Ushuiara, Argentina. We have visited Ushuiara several times previously, including on a previous expedition to the Falklands, South Georgia, the Antartica Peninsula and the South Sandwich Islands. That expedition, in January and February 2018, lasted 23 days. This time we go directly down the Antartica Peninsula and will explore for less than a week, but we will explore far further south on this expedition than in 2018. For the first time, we will cross the Antarctic Circle, and cross it four times.
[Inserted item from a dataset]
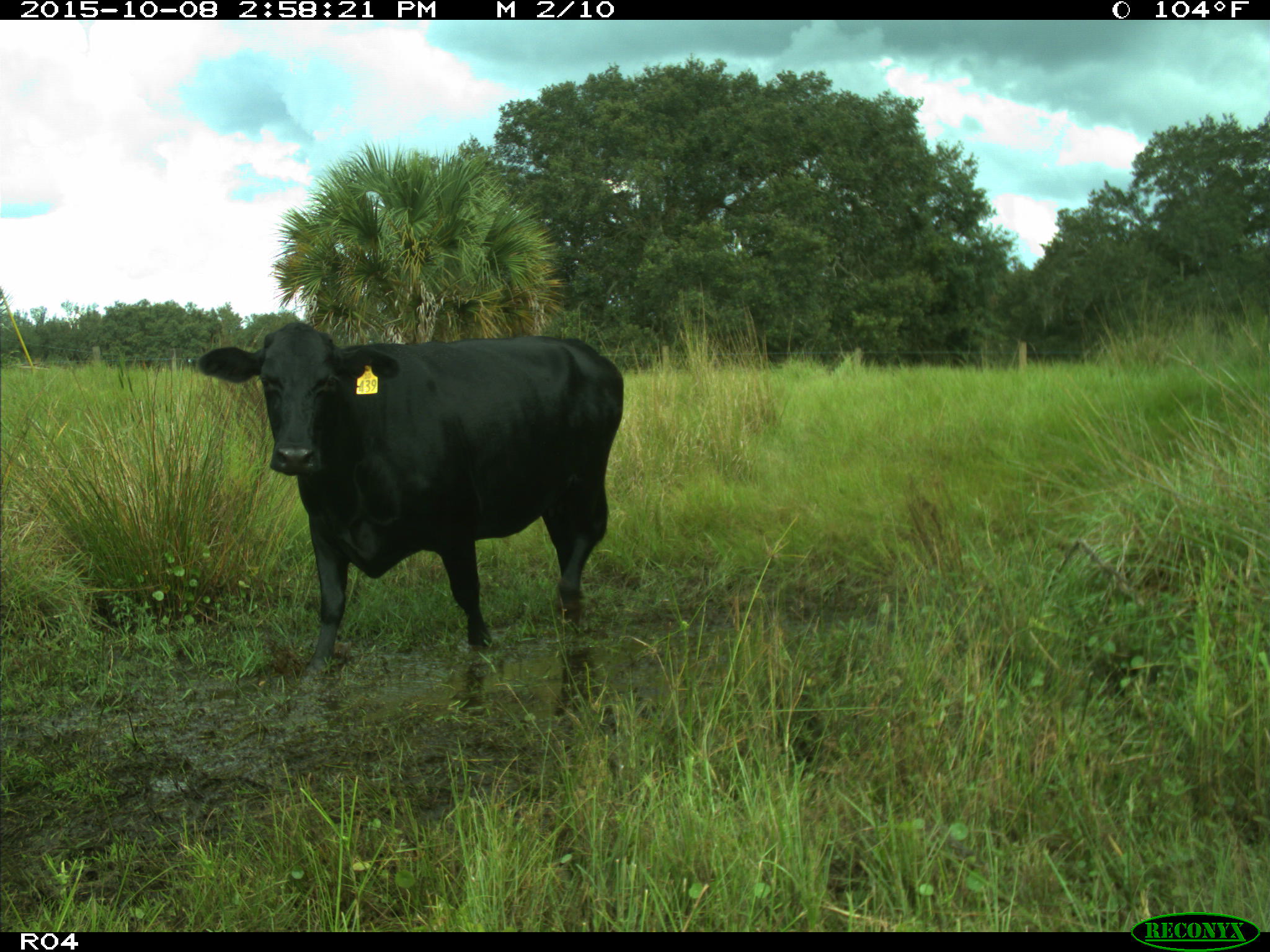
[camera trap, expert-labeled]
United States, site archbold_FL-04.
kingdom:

Outfitting. We did not bring winter coats because Viking gives each of us two coats. Shown here we are in our outer rain/snow/wind coats. We are also wearing, unseen, a separate blue inner coat made of down feathers. I pretty much lived in my blue coat during the early chillier weeks of the voyage, and again began wearing the blue inner coat as we moved further north into Canada later in April. The red outer coat wards off splashing water when heading into shore on zodiacs, and is excellent in high winds. The coldest temperature came at nearly the end of the voyage on Mackinac Island, Michigan. On our 2018 expedition, one day the temperatures in Antartica and in New York City, were both 50-degrees. Antartica surprises and often not in ways what one might not expect.

This is a floor to ceiling photograph of Aud Bob, a sledge dog from a 1913 Antarctic British expedition. Awd Bob’s photograph is across the hall afrom the door to our stateroom. I always said hello to him when entering or leaving our stateroom. Carol Anne also sometimes spoke to Bob, and also rubbed Bob’s nose every so often. The halls and public areas on the Octantis are full of floor to ceiling photos like this one celebrating Antarctic expeditions of more than a century ago.

I love Bob’s photograph. I am naming my next dog Awd Bob in his honor.